**WHAT TO WORK ON**
Write out the listing below without alteration, omitting its pictures.

**Stored entries**
>>

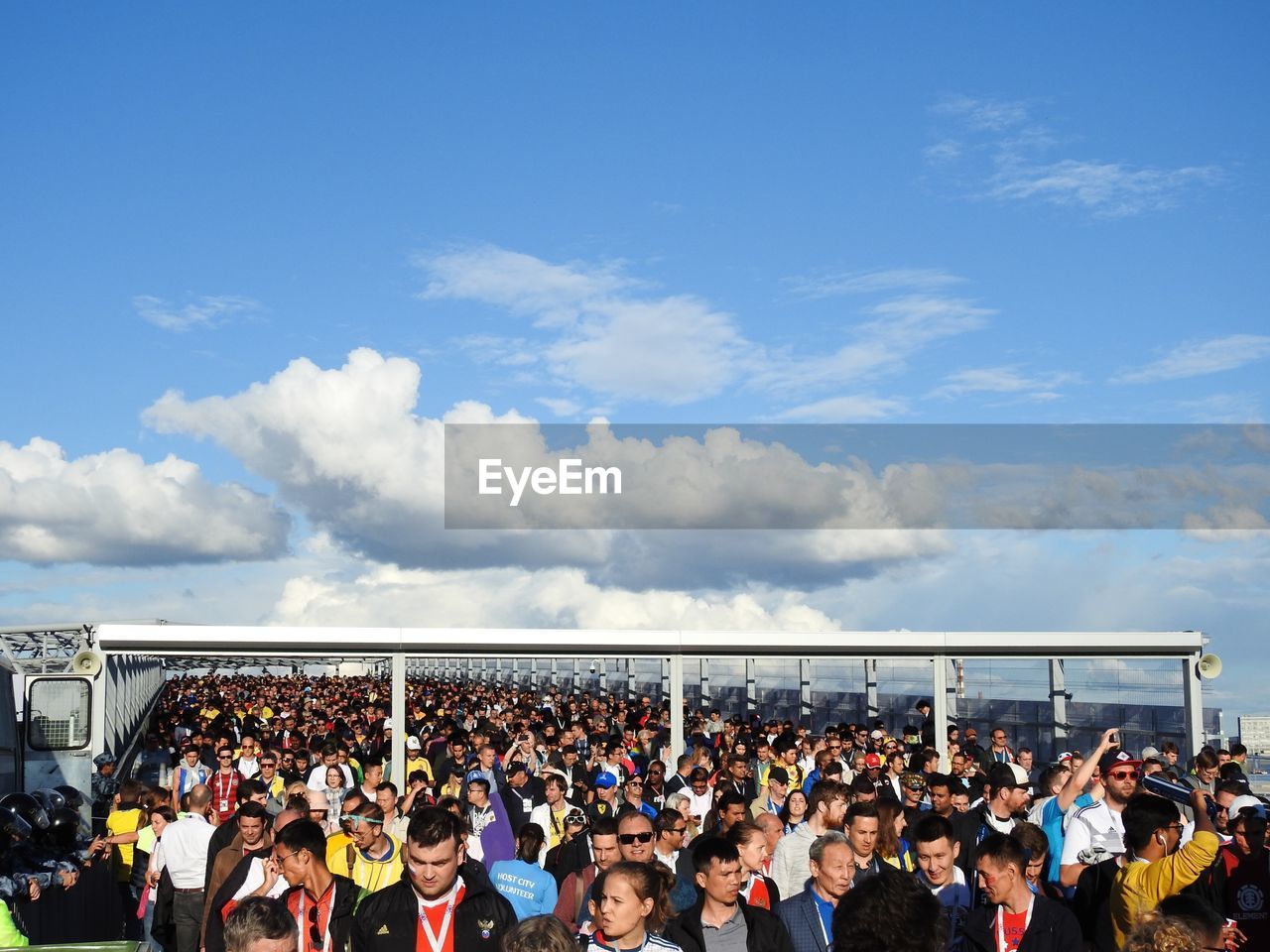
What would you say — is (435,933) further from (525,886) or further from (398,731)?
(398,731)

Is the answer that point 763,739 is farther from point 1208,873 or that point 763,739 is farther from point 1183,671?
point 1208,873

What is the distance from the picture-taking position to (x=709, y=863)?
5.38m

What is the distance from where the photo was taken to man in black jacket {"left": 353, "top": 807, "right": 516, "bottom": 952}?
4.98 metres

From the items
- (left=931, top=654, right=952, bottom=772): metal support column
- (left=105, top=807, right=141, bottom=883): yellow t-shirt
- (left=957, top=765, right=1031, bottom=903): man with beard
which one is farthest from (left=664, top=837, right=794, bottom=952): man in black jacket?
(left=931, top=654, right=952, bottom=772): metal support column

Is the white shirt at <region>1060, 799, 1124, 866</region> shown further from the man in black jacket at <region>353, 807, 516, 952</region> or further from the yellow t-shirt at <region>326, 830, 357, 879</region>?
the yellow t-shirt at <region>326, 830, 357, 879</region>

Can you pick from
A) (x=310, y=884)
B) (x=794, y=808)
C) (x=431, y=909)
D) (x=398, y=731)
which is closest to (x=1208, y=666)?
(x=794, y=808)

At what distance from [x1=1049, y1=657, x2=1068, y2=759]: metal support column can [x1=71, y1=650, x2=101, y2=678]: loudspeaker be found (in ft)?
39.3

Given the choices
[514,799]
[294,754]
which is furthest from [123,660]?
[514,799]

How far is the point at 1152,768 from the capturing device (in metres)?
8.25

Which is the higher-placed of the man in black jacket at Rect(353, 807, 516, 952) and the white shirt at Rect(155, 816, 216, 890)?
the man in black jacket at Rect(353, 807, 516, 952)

<<

**EXERCISE ANSWER**
What would you say — is (435,933) further from (525,886) or further from (398,731)?
(398,731)

Is the answer that point 763,739 is farther from point 1208,873 or that point 763,739 is farther from point 1183,671?
point 1208,873

What is the distance from the picture-taking position to (x=709, y=863)?
5.38m

What is the distance from where the photo was taken to man in black jacket {"left": 353, "top": 807, "right": 516, "bottom": 952}?
4.98 metres

From the items
- (left=931, top=654, right=952, bottom=772): metal support column
- (left=105, top=807, right=141, bottom=883): yellow t-shirt
- (left=957, top=765, right=1031, bottom=903): man with beard
which one is farthest from (left=664, top=837, right=794, bottom=952): man in black jacket?
(left=931, top=654, right=952, bottom=772): metal support column

Is the white shirt at <region>1060, 799, 1124, 866</region> shown further from the man in black jacket at <region>353, 807, 516, 952</region> or further from the yellow t-shirt at <region>326, 830, 357, 879</region>?
the yellow t-shirt at <region>326, 830, 357, 879</region>

Can you pick from
A) (x=310, y=884)
B) (x=794, y=808)
C) (x=431, y=909)
D) (x=398, y=731)
which is closest to (x=1208, y=666)?
(x=794, y=808)

At what distance from [x1=1049, y1=657, x2=1068, y2=759]: metal support column can [x1=71, y1=650, x2=101, y2=678]: loudspeaker be found (in ft)?
39.3

Given the choices
[514,799]
[294,754]
which is furthest from [123,660]?
[514,799]

How far is the point at 1152,768 from the capturing device (in metres)?
8.25

Which is the higher-placed of the man in black jacket at Rect(353, 807, 516, 952) and the white shirt at Rect(155, 816, 216, 890)?
the man in black jacket at Rect(353, 807, 516, 952)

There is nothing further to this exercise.